Knap van ING dat ze kunnen voorspellen hoe de wereld er in 2060 uit ziet door de 3D printers.
Waarschijnlijk is er over 10 jaar iets wat veel meer impact zal hebben dan 3D printers alleen weten we dat nog niet.
Ik denk dat de electrische auto veel meer impact heeft op de wereldeconomie.
helemaal als die ook nog zelf rijdt.
Daarnaast het directe contact tussen consument en producent door het web zonder winkel er tussen.
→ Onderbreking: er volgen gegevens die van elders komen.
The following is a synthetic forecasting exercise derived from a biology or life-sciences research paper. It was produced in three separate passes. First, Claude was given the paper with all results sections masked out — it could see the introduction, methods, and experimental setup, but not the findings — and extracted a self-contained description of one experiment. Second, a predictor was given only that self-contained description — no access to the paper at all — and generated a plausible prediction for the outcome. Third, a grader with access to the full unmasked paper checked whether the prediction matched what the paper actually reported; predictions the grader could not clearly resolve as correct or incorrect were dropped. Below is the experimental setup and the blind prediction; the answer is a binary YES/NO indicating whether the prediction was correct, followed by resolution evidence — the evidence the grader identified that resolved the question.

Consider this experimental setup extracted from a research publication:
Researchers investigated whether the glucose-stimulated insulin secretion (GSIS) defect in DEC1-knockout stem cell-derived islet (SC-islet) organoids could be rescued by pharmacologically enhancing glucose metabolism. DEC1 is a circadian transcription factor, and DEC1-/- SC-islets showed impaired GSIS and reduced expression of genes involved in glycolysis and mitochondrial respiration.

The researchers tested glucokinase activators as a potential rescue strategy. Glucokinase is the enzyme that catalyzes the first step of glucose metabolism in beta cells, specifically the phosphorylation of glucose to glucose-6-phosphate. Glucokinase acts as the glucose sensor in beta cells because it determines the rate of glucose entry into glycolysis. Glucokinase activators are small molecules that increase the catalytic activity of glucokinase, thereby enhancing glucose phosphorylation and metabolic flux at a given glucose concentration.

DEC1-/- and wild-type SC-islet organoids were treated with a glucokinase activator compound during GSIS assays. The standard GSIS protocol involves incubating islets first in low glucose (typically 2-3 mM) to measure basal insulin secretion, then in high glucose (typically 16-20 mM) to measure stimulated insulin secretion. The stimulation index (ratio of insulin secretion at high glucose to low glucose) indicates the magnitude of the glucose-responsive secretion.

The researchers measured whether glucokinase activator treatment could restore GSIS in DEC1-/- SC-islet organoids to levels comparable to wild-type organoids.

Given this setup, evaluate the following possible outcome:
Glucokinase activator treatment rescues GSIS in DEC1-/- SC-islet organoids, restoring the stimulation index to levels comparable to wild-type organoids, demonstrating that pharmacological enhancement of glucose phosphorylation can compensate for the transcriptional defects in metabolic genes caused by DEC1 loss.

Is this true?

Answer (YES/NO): YES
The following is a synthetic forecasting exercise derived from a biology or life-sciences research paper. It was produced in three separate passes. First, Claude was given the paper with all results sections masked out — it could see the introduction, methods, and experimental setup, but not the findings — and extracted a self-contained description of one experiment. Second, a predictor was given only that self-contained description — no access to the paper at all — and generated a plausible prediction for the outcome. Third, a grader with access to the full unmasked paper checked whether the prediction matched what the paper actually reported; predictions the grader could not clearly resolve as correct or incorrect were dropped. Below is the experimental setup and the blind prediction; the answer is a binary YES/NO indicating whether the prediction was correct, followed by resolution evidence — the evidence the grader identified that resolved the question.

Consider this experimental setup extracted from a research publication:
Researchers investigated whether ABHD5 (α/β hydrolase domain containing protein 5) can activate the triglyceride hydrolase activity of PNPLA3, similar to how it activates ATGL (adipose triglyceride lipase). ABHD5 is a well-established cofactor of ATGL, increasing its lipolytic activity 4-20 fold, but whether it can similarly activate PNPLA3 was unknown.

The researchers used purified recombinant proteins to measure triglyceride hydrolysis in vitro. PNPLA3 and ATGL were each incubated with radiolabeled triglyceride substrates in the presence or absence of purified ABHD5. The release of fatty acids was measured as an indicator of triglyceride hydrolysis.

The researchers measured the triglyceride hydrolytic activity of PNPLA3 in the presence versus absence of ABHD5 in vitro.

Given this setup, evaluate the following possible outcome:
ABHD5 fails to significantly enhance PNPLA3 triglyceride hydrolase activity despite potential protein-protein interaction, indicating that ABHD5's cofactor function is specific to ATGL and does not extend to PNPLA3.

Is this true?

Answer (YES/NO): NO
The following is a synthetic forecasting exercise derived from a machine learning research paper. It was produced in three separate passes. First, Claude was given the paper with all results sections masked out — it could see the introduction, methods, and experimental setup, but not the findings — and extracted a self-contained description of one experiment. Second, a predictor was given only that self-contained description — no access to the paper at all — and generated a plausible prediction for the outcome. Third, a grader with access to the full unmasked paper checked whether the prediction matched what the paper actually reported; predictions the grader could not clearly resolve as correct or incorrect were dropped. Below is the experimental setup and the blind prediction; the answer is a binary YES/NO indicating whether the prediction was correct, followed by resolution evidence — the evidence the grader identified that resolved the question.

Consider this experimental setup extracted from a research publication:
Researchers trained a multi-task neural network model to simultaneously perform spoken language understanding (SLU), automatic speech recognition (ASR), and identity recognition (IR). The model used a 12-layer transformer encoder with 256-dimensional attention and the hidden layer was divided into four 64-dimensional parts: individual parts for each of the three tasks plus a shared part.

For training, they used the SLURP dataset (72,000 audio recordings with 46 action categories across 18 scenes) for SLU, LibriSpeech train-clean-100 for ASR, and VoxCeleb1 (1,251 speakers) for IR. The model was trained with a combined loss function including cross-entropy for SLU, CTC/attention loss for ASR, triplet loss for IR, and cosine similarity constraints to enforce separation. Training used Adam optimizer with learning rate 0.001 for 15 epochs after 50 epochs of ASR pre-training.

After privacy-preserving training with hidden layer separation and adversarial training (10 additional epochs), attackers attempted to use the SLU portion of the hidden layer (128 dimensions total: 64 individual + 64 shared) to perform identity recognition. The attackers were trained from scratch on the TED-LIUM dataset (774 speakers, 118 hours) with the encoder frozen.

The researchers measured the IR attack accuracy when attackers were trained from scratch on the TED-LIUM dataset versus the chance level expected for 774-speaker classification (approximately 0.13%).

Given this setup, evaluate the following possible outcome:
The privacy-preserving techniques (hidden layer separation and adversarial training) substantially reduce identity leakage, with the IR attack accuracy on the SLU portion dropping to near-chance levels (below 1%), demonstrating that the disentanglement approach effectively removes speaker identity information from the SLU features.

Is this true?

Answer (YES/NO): NO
Wat een onzin, 3D printen gaat veel te langzaam en is totaal niet geschikt voor iets anders dan prototyping en kleinschalige productie. Zelfs SLA printers zijn nog vrij sloom en daar komt bij dat de prints zwakker zijn. Geen idee hoe ze op deze resultaten zijn gekomen maar 3D printen is niet de toekomst van massaproductie spuitgieten is een veel betere, efficiëntere techniek en die gebruiken we al sinds tijden.